Working with Atlas classifications and labels
Add metadata to Atlas entities using labels and classifications.
You can add metadata to Atlas entities to help your organization find, organize, and share your understanding of the data assets that drive business processes. Atlas provides two mechanisms for adding metadata to entities: labels and classifications. Both labels and classifications can be applied to entities to help describe the entity's content, status, or other business-driven value.
- Labels
- Labels are words or phrases (strings) that you can associate with an
entity and reuse for other entities. They are a light-weight way to
add information to an entity so you can find it easily and share your
knowledge about the entity with others.
Anyone can create labels and associate labels with entities.
- Classifications
- Classifications are strings like labels, with added complexity and
structure:
- Atlas includes precise search tools for finding entities using classifications.
- Classifications can automatically propagate to additional entities through lineage relationships.
- You can use classifications to drive access control policies in Ranger.
- You can enrich a classification with attributes in the form of key-value pairs and set the value to describe a particular entity.
In short, use labels for annotating entities; use classifications to involve entities in processes inside and outside Atlas.

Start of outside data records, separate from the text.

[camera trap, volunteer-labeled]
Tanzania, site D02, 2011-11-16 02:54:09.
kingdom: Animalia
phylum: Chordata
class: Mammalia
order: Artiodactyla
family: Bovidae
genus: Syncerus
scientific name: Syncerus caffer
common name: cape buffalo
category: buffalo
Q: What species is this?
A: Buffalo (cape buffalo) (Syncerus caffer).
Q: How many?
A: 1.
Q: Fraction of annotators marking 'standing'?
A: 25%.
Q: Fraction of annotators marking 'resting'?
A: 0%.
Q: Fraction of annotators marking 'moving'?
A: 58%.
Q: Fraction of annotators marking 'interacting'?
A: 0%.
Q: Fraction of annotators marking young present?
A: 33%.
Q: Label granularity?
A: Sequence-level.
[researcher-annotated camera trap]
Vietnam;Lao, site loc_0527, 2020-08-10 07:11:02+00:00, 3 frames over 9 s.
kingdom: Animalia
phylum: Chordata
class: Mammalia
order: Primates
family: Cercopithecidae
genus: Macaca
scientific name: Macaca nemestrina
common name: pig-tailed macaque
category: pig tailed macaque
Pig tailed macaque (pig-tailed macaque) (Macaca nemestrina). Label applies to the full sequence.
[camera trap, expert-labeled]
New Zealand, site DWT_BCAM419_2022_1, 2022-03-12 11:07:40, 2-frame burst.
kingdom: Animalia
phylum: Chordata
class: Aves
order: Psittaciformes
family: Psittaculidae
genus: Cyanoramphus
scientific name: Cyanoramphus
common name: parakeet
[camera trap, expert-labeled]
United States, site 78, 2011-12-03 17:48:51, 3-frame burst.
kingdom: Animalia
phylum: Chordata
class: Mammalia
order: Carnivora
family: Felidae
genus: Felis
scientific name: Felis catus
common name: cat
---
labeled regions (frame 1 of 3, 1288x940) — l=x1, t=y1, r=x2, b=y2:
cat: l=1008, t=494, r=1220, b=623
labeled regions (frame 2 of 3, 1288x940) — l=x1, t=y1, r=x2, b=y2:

More about classifications: attributes
You can add key-value pairs, or attributes to the definition of a classification. A typical use for classification attributes would be to refine the meaning of a general category. Data assets identified with a classification of “PII” or Personally Identifiable Information can have classification attributes that indicate the nature of the information to drive data masking or expiration policies. Columns tagged with “PII” might be further separated into phone numbers, credit card numbers, and “other.” A Ranger policy based on the classification can use the attribute values to identify masks for the phone and credit card numbers and to block columns tagged as “PII” with attribute “Other.”
Planning for classifications and labels
Here are some questions to help you think about how you define classifications and labels in your system:
- Will you use the metadata to drive a workflow outside of Atlas? If so, use a classification. If not, a label may work fine.
- Do you need the text of the metadata to be exact values? You can limit who has the ability to create classifications: you can manage a single list for an organization. The ability to apply a classification to an entity can be controlled separately from defining classifications, which let's you potentially allow more users to applying the "official" classifications. Any users can create and add labels to entities, so it may be more difficult to standardize the content of labels.
- What types of entities do you expect the metadata to apply to? Labels can be added to any entity type; classifications can be defined to apply to a specific entity type. If you define a classification to only to apply to certain entity types, such as table columns, make sure that the name and description helps data stewards use the classification correctly.
- Are you adding metadata to make Atlas searches easier? Consider using classifications with attributes to allow refinement of search results. If your Atlas users are more likely to search using terms, you might consider connecting the classification to a glossary term so searches from either mechanism return the correct results. (Assigning the term to an entity automatically assigns the classification to the same entity.) For both labels and classifications, consider setting guidelines so everyone creating metadata uses the same conventions: underscores or hyphens? detail first or last? table-level metadata or column-level?
- Do you want a classification to follow lineage relationships and be assigned automatically as data is used in other entities? If not, you can use the classification description to help data stewards understand that they should turn off propagation when assigning this classification to entities or terms. Labels do not propagate.